Document text:

When Mike Mosel, President of Optima Network Services, Inc., considers the fundamentals that make his business successful, he hears echoes of his father. In the retail world of the Northeast and Mid-Atlantic, before Wal-Mart and Target trampled the competition, Mike’s dad was a top-notch fixer for regional players Jamesway and Ames, rescuing struggling stores and opening others. This meant frequent moves for Mike’s family, with new schools and new friends, but it also exposed Mike to his father’s work—and remarkable talent—in the business world. His greatest skill, one that still echoes today through the management style Mike himself has crafted, was simplification.
“My father had a way of simplifying what makes a business successful,” Mike says. “He would distill a business model down to its fundamentals to see if they made sense. It’s pretty easy to watch the dollars in and dollars out, in terms of basic mechanics. At Optima today, I do the same thing. It’s easy to get bogged down in the minutia. But my talent, like his, has always been seeing the bigger picture, and analyzing how the pieces fit together, both immediately and down the road. Sometimes that can be as simple as comparing our revenues to our costs, and sometimes it can be more than that.”

Try it: Continue the profile of Mike Mosel and Optima Network Services, picking up after its final paragraph.

Information shown:
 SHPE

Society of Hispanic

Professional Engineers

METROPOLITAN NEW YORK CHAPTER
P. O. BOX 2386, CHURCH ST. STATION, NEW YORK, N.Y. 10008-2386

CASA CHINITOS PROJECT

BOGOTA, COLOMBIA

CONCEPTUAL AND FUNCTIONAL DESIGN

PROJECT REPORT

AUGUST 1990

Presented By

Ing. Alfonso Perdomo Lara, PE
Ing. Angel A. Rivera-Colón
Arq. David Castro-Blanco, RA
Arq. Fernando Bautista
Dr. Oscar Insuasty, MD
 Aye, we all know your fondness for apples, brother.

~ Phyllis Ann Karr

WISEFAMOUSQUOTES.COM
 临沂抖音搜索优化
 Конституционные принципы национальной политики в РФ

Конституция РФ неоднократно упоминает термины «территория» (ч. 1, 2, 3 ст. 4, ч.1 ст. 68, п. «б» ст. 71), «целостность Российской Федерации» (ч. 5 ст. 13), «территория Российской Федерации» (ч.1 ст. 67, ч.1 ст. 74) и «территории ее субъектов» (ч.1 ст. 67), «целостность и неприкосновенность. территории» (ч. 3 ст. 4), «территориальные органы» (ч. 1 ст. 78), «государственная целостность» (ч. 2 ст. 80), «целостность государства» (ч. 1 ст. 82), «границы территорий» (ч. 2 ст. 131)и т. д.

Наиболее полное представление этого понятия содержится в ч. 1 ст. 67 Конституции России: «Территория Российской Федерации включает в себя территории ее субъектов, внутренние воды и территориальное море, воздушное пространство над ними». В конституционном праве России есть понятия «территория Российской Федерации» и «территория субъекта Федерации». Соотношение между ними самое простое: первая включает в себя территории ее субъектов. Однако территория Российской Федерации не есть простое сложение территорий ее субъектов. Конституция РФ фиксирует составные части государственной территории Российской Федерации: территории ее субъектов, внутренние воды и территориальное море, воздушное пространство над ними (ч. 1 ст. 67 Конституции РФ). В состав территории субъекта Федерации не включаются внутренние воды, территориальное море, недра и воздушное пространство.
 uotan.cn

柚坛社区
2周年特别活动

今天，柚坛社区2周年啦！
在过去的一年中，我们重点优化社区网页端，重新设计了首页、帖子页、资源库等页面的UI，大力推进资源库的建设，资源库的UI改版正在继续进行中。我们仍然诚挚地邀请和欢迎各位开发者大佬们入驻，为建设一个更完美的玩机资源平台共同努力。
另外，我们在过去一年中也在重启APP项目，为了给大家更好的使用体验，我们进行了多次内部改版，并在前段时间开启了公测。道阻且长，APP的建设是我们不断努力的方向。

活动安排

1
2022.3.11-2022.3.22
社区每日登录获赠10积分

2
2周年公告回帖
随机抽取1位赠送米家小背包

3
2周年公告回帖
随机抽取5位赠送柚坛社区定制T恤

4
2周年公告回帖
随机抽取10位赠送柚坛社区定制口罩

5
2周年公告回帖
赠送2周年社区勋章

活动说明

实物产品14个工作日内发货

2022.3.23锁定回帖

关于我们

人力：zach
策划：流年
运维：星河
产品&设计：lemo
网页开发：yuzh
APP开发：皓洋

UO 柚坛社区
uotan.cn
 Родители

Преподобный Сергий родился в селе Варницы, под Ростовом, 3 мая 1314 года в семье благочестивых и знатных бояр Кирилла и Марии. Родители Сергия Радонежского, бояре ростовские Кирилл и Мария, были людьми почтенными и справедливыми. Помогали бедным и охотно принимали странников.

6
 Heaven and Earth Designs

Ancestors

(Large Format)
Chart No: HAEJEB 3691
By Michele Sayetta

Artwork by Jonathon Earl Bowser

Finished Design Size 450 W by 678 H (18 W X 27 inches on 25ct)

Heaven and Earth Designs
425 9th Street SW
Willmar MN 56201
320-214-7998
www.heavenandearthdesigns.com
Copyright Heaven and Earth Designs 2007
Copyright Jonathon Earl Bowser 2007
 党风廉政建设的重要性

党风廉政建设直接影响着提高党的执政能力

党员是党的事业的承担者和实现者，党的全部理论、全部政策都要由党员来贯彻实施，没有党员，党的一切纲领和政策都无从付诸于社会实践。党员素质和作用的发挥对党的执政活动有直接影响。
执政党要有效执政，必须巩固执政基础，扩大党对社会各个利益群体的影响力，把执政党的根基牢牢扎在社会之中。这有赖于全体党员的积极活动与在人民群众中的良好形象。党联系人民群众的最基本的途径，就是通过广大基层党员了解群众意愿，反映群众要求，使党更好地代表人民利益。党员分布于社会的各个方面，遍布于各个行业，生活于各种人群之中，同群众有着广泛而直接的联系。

Response to the exercise:
Growing up and seeing his father open new stores and turn around failing businesses, one after another, gave young Mike a macro-perspective on business. Witnessing a series of cross-sections that revealed individual stores at varying points in their lifecycles, including both successes and failures, contributed to Mike’s ability to see the big picture. These experiences together constituted an awakening—one of many—that would stick with him for life: the realization that the business world was his dream.
“When I was 11 or 12 years old,” Mike remembers, “I would go and work in my dad’s store. He would put me in the toy department or the sporting goods department and tell me to fix things up and get them in order. At that time I thought I wanted to be in retail business like him, and that idea later evolved into a larger dream of the business world.”
Eleven years old is an early age to develop a yearning for a future career in business, but by that age, Mike had developed a wisdom beyond his years. Two years earlier, his younger brother passed away after fighting a terminal illness, causing Mike to experience an entirely different kind of awakening.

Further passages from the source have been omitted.